### Tugas yang Dikerjakan
Tentukan apakah pernyataan berikut sesuai dengan catatan perjalanan tentang Dieng di bawah: (a) KKL diikuti 85 mahasiswa yang didampingi enam dosen pembimbing; (b) perjalanan dari Bandung ke Dieng melewati jalur utara; (c) lubang fumarol di Kawah Sikidang selalu berganti lokasi. Jawab ya atau tidak untuk setiap pernyataan dan sertakan kutipan persis dari catatan perjalanan yang menjadi dasarnya.

### Teks Bacaan
CATATAN PERJALANAN KKL TAHAP 2

Pesona dan Misteri Negeri di Atas Awan; Dieng

Oleh: Siti Hayati Zakiyah

Bukan Dieng namanya, jika sebatas pariwisatanya saja yang membumi. Bukan Dieng namanya, jika sekedar candi tanpa makna berarti. Bukan Dieng namanya, jika tak mampu menyibak misteri Kawah Sileri, bukan Dieng namanya jika tak sanggup menjadi satu-satunya tonggak hidup bagi warga dengan kearifan lokal sejati. Perkenalkan, namanya Dieng. Labolatorium kebencanaan Zona Serayu Utara dengan kompleksitas keindahan, keunikan, dan ancaman yang berpadu di dalamnya.

Minggu – Selasa, 28 – 30 April 2019 Mahasiswa Pendidikan Geografi UPI angkatan 2017 mengadakan KKL (Kuliah Kerja Lapangan) tahap II bertempat di Dieng. Dengan membawa lima elf dari Bandung, perjalanan ini berlangsung hampir 15 jam melewati jalur selatan. Sebanyak 85 mahasiswa didampingi enam dosen pembimbing mengikuti kegiatan ini. KKL dengan tema Komparasi Bencana sebagai Upaya Mitigasi Bencana di Wilayah Dataran Tinggi Dieng merupakan salah satu agenda wajib bagi mahasiswa dalam rangka meningkatkan kualitasnya dalam menganalisis kebencanaan sebagai bekal pada masa mendatang.

Dataran Tinggi Dieng, sebagai dataran tinggi terluas di dunia setelah Nepal dengan ketinggian diatas 2000 mdpl merupakan kawasan vulkanik aktif (gunung api raksaksa) yang terbentuk dari kawah gunung berapi yang telah mati. Ia adalah bukti dari adanya letusan Gunung Api Purba yang terjadi pada masa silam. Keberadaan patahan dan pembesaran kaldera yang diwujudkan dengan adanya kawah-kawah dan telaga-telaga vulkanik, serta pemanfaatan energi panas bumi di beberapa titik-
titiknya, merupakan penguat bahwa kawasan ini memang tidak pernah luput dari desakan faktor kebencanaan. Alih – alih berbicara tentang ancaman di negeri di atas awan, kawasan ini memang tidak pernah absen dari segala faktor yang membuatnya eksotis bersahaja.

Masih Berdendang, di Kawah Sikidang

Rabu, 28 April 2019 kaki-kaki kami memijak tanah dengan kawah inkonsisten yang selalu berpindah tempat; Sikidang namanya. Ia adalah kawah dengan lubang fumarol yang senantiasa berganti lokasi, seperti rusa (kidang). Bukan tentang isu kebencanaan yang merambah sepertihalnya kawah lain, tetapi kawah ini selalu menjadi destinasi wisata bagi para wisatawan.

### Informasi yang Diberikan
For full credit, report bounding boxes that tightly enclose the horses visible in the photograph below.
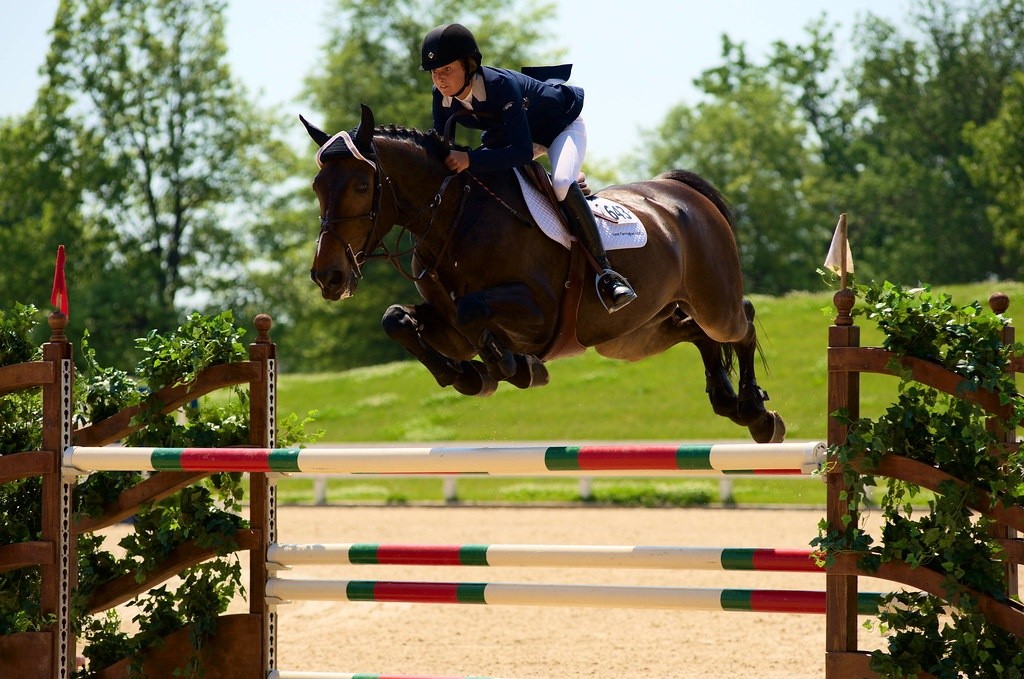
[299,104,785,443]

### Jawaban Tugas
(a) Ya: "Sebanyak 85 mahasiswa didampingi enam dosen pembimbing mengikuti kegiatan ini."
(b) Tidak: "perjalanan ini berlangsung hampir 15 jam melewati jalur selatan."
(c) Ya: "Ia adalah kawah dengan lubang fumarol yang senantiasa berganti lokasi, seperti rusa (kidang)."